There was water, usually from muddy streams no wider than his hand. He found a great, wide riverbed that stretched a mile or so from side to side. It was nearly as dry and parched as the desert, but there was water near its center, a foot or so beneath the harsh red soil.
He had little to eat. But he got used to that…
He couldn’t remember when he’d last seen another person. There had been some earlier, in the foothills. He’d sometimes stolen from them. Food and clothing and, once, a knife. But he hadn’t tried to talk to anyone. He didn’t want that. Not soon.
He followed the dry riverbed down the long, endless miles, always keeping the desert in his sight. He decided the riverbed was a kin
d of border, separating the land where a man could live from where he couldn’t.
He lost count of the days. There was warm sunlight, and there were cold stars. There were days with food and water, and days without. Each day began and ended much the same as the one before. Until the morning he woke, sat up, and saw the man.

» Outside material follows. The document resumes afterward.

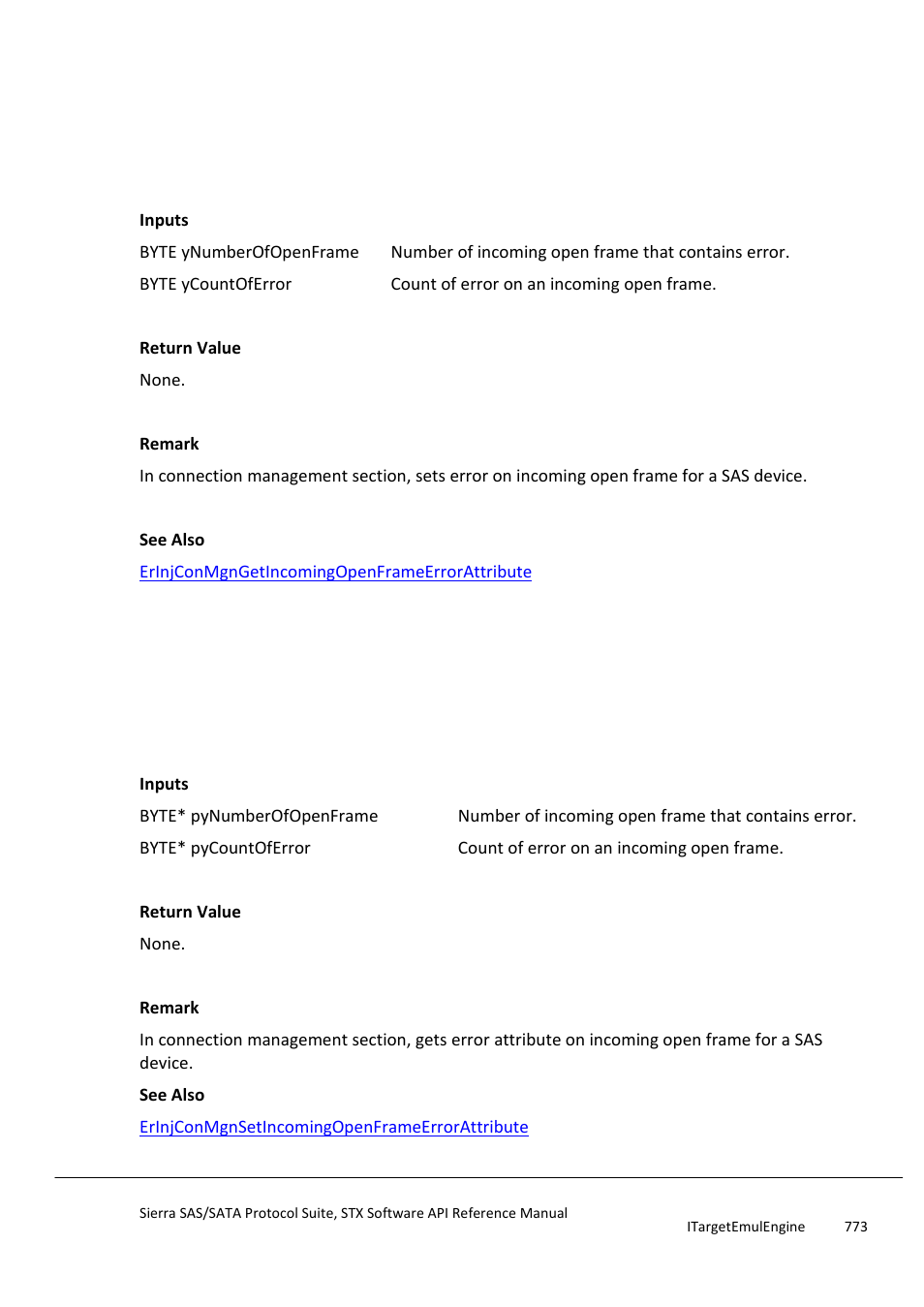 Erinjconmgnsetincomingopenframeerrorattribute, Erinjconmgngetincomingopenframeerrorattribute, Erinjconmgngetincomingopenframeerrorattr | Ibute | Teledyne LeCroy Sierra SAS_SATA Protocol Analyzer STX API Reference Manual User Manual | Page 773 / 979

He was walking just on the edge of the horizon to the south, moving from east to west across Howie’s path. Behind him trailed a small herd of stock. One, two, three, Howie counted. Four, five, six, seven… eight. Hardly even big enough to call it a herd.
He was greatly surprised to see a human being. Why should that be, he wondered? Another man could be out here in the middle of nowhere. He was.
He wasn’t sure how he felt about the man. He was sure he didn’t want to talk to him. If he just sat where he was, the man would disappear in a little while and he wouldn’t have to worry.
He didn’t want that, though. He wanted to see the man, but he didn’t want the man to see him. He didn’t understand why this was so, but it was.
It wasn’t hard to follow a man in the wastelands. He couldn’t get away from you. All you had to worry about was getting too close. If you could see forever out across the desert, so could he.
Howie kept out of sight during the day. After dark, he’d wait until the man built a fire and then he’d move in some. He never got too close. He just sat quietly in the dark watching the man’s shadow move about the fire. After a while, he’d crawl back to his place, pull his blanket about him, and go to sleep.
Before he slept, though, he thought about the man. What kind of man was he? He’d never gotten close enough to tell. What did he do? Did he live out here? He sure wasn’t making any kind of living hauling eight head of stock around. Maybe he was just trying to get away from other folks, too.
He’d think about things like that, or guess what the man’s name might be, or how old he was. And then he’d go to sleep.